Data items
□ □ □ □

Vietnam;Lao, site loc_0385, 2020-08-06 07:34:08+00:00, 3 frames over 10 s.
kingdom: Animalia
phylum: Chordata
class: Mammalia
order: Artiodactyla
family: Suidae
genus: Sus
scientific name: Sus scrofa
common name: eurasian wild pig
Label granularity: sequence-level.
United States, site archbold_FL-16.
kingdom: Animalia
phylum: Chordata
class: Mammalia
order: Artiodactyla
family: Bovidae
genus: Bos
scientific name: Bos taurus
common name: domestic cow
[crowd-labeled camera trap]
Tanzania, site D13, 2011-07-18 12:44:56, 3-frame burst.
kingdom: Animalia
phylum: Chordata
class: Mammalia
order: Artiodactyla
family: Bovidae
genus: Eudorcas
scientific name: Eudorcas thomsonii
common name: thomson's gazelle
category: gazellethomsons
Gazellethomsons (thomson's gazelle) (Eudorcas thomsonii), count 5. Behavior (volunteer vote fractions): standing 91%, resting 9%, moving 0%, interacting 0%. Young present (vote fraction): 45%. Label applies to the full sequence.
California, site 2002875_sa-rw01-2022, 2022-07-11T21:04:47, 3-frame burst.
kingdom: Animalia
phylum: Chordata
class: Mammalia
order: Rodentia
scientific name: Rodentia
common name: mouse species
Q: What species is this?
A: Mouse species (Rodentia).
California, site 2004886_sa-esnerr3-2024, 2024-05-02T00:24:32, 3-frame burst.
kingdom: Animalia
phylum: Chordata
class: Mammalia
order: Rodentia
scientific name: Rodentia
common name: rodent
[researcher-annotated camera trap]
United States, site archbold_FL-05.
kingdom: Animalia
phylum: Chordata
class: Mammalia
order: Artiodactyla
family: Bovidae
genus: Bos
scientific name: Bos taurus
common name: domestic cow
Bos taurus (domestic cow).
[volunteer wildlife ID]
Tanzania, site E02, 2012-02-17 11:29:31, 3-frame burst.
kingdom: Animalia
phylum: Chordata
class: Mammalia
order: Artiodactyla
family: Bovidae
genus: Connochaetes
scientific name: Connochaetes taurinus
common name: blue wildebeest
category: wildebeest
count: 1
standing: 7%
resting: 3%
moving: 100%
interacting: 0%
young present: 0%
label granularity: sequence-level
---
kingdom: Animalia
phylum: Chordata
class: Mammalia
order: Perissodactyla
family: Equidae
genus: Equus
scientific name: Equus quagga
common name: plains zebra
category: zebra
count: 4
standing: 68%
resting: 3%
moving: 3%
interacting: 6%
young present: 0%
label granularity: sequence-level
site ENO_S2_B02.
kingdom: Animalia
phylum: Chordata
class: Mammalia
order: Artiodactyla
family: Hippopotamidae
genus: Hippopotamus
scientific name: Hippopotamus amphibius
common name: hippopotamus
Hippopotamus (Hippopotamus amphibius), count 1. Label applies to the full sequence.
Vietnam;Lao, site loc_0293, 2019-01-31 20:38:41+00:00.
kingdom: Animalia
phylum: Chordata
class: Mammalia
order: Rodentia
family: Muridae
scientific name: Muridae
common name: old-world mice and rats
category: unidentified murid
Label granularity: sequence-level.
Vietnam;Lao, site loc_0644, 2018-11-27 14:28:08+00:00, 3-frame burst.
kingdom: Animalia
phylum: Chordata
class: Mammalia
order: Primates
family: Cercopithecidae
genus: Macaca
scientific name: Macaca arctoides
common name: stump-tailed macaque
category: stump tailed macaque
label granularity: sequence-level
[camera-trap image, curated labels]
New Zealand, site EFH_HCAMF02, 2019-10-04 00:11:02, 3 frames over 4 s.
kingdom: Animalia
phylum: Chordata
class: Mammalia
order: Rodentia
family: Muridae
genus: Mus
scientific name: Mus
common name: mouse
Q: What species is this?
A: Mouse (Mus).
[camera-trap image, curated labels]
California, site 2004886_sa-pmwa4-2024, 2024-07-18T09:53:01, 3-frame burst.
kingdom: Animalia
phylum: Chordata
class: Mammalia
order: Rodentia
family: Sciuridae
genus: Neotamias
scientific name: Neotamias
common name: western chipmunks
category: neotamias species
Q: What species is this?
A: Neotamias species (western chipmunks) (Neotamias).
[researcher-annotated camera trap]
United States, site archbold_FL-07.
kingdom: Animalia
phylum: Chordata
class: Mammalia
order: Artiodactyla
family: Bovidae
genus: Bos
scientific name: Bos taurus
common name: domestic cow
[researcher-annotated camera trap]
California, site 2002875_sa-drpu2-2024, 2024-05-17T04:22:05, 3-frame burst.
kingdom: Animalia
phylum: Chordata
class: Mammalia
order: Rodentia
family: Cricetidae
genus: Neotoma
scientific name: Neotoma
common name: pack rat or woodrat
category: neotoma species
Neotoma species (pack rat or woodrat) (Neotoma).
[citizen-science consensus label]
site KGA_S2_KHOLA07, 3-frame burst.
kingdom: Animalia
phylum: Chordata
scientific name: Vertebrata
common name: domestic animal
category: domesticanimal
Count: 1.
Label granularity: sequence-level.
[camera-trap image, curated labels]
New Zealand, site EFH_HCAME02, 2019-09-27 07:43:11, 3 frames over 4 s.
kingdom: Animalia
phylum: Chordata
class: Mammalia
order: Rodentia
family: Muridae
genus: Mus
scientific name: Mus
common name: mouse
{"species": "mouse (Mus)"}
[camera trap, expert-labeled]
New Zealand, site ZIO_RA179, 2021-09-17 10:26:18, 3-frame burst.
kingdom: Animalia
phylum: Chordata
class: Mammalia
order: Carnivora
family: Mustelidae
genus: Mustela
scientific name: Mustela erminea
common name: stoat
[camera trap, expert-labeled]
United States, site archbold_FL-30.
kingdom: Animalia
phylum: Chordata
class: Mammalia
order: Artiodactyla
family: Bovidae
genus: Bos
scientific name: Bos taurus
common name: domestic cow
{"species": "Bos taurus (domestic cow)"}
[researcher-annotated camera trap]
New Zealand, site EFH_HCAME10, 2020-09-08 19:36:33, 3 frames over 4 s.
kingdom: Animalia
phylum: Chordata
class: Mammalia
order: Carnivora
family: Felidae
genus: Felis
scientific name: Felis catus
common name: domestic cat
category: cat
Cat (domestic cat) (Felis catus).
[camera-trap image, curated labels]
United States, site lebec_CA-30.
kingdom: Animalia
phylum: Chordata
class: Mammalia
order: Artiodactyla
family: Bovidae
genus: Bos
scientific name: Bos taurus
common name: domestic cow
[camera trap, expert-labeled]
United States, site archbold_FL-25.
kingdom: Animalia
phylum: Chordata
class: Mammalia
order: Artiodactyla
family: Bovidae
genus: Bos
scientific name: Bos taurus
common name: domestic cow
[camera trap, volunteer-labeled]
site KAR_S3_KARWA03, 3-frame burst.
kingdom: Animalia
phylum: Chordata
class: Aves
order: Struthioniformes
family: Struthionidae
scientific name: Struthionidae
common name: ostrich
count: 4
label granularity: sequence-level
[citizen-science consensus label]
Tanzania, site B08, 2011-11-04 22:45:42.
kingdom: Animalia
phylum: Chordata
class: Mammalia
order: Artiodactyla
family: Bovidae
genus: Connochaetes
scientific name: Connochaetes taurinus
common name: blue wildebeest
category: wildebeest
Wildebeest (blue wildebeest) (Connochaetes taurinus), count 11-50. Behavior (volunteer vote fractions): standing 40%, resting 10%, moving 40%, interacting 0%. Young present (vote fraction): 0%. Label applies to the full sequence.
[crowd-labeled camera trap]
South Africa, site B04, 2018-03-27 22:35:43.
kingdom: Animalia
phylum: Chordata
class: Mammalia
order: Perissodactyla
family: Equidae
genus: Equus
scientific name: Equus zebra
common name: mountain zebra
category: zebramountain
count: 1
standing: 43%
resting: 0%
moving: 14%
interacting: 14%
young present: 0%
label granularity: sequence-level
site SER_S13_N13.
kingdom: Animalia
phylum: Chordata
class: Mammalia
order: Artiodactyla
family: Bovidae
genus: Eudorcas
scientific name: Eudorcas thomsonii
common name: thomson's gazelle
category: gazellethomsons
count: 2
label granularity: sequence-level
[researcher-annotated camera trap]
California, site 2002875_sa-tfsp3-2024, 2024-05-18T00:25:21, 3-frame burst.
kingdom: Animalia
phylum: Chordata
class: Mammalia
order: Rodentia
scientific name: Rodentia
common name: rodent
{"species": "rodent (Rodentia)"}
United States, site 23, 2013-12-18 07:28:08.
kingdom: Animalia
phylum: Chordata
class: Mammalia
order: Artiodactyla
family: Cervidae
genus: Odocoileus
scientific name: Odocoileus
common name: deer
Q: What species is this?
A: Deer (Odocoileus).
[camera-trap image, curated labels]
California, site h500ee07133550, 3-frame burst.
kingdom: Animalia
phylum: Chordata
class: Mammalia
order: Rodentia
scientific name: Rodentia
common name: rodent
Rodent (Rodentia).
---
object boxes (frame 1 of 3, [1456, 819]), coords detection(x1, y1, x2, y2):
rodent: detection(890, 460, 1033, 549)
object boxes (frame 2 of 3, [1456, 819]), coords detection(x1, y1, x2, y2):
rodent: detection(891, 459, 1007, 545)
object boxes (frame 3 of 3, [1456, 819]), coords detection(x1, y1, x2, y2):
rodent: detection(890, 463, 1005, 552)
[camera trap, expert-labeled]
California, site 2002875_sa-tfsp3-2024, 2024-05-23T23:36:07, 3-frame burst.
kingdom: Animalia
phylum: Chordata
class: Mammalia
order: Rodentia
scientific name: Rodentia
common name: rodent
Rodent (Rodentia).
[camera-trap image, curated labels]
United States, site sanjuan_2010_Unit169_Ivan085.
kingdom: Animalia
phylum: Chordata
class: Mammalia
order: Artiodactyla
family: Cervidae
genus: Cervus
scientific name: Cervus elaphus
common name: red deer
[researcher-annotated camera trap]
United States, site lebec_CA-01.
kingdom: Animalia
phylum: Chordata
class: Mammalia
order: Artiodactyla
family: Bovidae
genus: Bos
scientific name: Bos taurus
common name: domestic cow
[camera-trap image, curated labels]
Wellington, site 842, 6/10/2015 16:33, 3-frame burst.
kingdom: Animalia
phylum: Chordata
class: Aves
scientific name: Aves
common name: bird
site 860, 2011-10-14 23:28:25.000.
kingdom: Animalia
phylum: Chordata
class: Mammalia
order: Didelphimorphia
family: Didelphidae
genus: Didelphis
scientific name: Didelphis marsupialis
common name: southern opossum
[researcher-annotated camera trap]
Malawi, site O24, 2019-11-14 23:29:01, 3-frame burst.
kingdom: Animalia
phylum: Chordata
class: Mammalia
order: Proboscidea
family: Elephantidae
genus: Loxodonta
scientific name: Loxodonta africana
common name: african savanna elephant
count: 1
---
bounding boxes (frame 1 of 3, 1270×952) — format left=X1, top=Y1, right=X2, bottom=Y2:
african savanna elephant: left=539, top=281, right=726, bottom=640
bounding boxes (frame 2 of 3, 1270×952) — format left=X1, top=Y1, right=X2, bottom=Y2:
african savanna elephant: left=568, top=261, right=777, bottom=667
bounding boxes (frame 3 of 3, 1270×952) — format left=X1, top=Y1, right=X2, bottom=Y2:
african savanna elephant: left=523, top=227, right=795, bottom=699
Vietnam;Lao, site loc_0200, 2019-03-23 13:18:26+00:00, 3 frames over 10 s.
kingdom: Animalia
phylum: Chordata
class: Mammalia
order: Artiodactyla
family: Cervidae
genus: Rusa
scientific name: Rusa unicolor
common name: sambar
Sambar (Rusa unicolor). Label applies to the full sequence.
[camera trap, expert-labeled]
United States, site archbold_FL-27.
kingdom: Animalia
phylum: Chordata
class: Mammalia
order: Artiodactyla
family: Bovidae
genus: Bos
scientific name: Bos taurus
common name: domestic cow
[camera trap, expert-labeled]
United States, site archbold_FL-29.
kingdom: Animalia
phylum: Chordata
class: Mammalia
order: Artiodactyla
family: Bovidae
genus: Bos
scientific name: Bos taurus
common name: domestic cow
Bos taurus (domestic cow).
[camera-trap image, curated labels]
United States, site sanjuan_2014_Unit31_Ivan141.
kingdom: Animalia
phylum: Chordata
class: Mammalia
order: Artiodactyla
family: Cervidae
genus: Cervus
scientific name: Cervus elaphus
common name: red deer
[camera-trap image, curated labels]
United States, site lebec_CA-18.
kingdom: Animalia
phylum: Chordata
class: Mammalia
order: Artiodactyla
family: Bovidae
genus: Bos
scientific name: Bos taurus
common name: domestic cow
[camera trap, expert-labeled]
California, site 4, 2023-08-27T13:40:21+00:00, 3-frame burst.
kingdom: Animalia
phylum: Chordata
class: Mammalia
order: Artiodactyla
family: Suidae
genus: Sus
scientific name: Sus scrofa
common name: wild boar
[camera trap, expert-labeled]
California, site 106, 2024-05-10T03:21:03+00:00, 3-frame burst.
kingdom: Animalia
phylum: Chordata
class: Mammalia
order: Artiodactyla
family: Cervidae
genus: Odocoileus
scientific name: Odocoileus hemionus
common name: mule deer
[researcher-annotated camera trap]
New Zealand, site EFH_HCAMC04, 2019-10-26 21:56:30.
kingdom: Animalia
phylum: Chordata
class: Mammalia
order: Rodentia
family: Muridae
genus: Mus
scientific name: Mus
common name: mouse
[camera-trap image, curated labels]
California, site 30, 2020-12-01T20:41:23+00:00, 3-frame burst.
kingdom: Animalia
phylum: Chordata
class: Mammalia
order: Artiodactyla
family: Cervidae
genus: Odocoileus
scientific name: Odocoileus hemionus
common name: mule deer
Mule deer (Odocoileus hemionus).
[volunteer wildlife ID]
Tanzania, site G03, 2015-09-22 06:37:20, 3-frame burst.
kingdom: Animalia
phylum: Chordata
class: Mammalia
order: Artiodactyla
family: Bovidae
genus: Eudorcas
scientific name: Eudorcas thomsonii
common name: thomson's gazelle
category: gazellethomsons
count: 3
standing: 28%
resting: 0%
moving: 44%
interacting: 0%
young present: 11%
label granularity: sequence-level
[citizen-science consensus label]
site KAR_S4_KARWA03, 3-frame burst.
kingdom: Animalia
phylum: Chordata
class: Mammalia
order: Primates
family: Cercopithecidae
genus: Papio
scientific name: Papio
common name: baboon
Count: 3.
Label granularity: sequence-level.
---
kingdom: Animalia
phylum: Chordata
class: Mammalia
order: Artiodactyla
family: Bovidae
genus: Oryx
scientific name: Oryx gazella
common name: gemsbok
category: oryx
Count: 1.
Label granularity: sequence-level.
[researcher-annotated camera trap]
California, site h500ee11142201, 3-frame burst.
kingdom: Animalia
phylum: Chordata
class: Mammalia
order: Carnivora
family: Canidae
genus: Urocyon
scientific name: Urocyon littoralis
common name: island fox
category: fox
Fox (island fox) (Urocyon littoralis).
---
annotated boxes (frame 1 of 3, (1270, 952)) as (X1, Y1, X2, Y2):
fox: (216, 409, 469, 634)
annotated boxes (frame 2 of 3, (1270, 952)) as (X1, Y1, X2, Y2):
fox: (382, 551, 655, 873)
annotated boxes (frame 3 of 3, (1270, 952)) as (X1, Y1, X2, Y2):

□ □ □ □

Exercise prompt: Once the line with "scientific name: Neotoma" is found in the records above, print exactly that line and every line after it through the line with "scientific name: Vertebrata".

Answer:
scientific name: Neotoma
common name: pack rat or woodrat
category: neotoma species
Neotoma species (pack rat or woodrat) (Neotoma).
[citizen-science consensus label]
site KGA_S2_KHOLA07, 3-frame burst.
kingdom: Animalia
phylum: Chordata
scientific name: Vertebrata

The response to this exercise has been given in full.